According to the National Oceanic and Atmospheric Administration (NOAA), about 100 fatalities occur due to rip currents across the U.S., with lifeguards rescuing over 30,000 a year, so it’s important to know how to recognize a rip current and what to do if you’re caught in one.
What is a rip current?
Rip currents are powerful currents of water moving directly away from the shore. Their strength increases with higher surf and swells, and so the danger increases during tropical storms, but they can form on any beach with breaking waves, even waves as low as two to three feet high, and even when the weather is calm.
Rip currents can move faster than an Olympic swimmer and can carry waders or even the strongest swimmer away from the shore. They don’t pull you underwater, they just pull you away from shore. Most swimmers will panic and try to swim against the current, which can quickly tire them out and cause them to drown.
How to stay safe at the beach
Try to always swim on a beach with a lifeguard. Before going into the water, look to see if a sign has been posted warning about rip currents, and talk with a lifeguard about current conditions.

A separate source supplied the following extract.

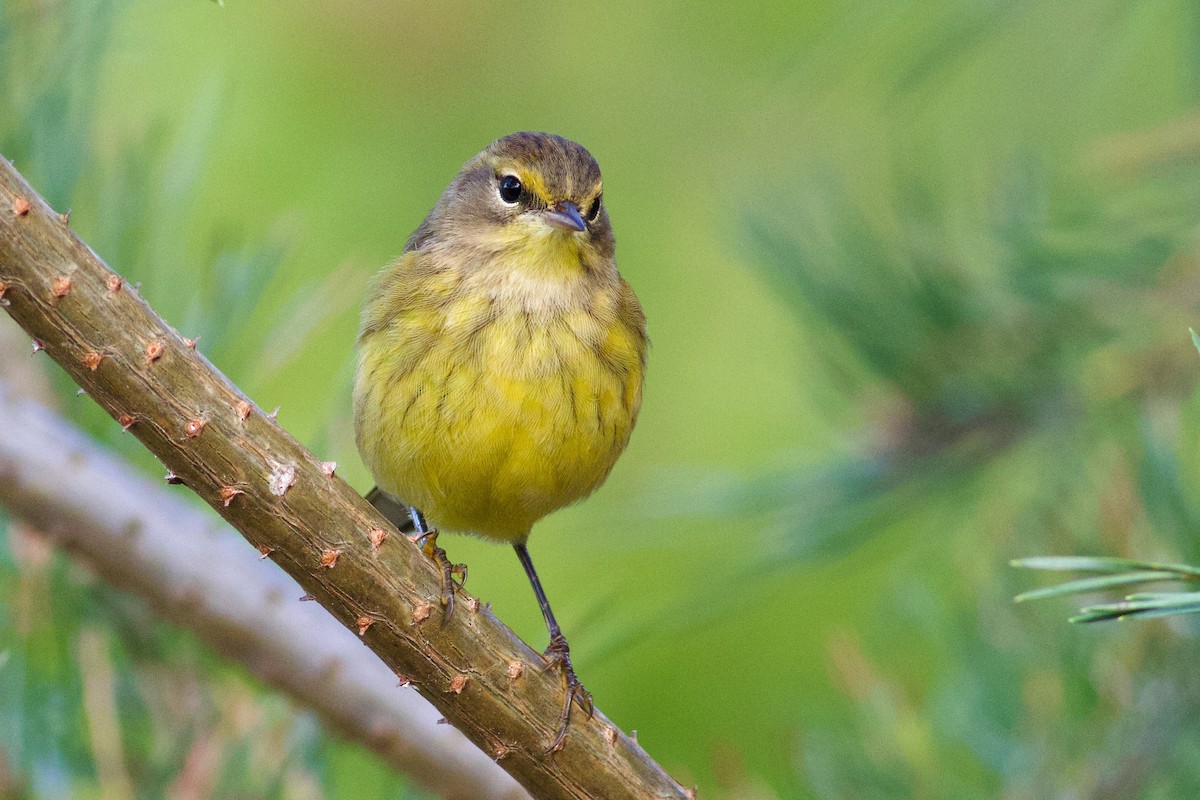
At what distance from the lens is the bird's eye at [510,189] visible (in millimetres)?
3715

Avoid swimming or wading near the shore where waves aren't breaking, or where there are flat spots in the line of breaking waves. Another indication of a rip current might be where there's foam or sediment in the water being transported away from the beach offshore.
If in doubt, don’t go out! If you choose to swim on beaches without a lifeguard, never swim alone. Take a friend and be sure they have a floatation device they can throw to you and that they also have a cell phone to call 911 for help.
If you’re caught in a rip current:
- Relax; rip currents don’t pull you under.
- Don’t try to swim back to shore against the current.
- Swim parallel to the shore until out of the current.
- If you can’t escape, float or tread water until you escape the current or are rescued.
- If you need help, draw attention to yourself by yelling and waving for assistance.
How to help someone else caught in a rip current:
- Don’t become a victim yourself.
- Call a lifeguard.
- If a lifeguard isn’t available, call 911.
- Throw the person something that floats (like a lifejacket, body board, inflatable tube or raft).
- Don’t enter the water without a floatation device.
- You can also yell instructions to the person on how to escape the rip current until help arrives.
Remember "RIP" current survival steps:
- Relax! Don’t panic.
- ‘I need help!’ Call for assistance.
- Parallel – swim parallel to shore to get out of the rip current.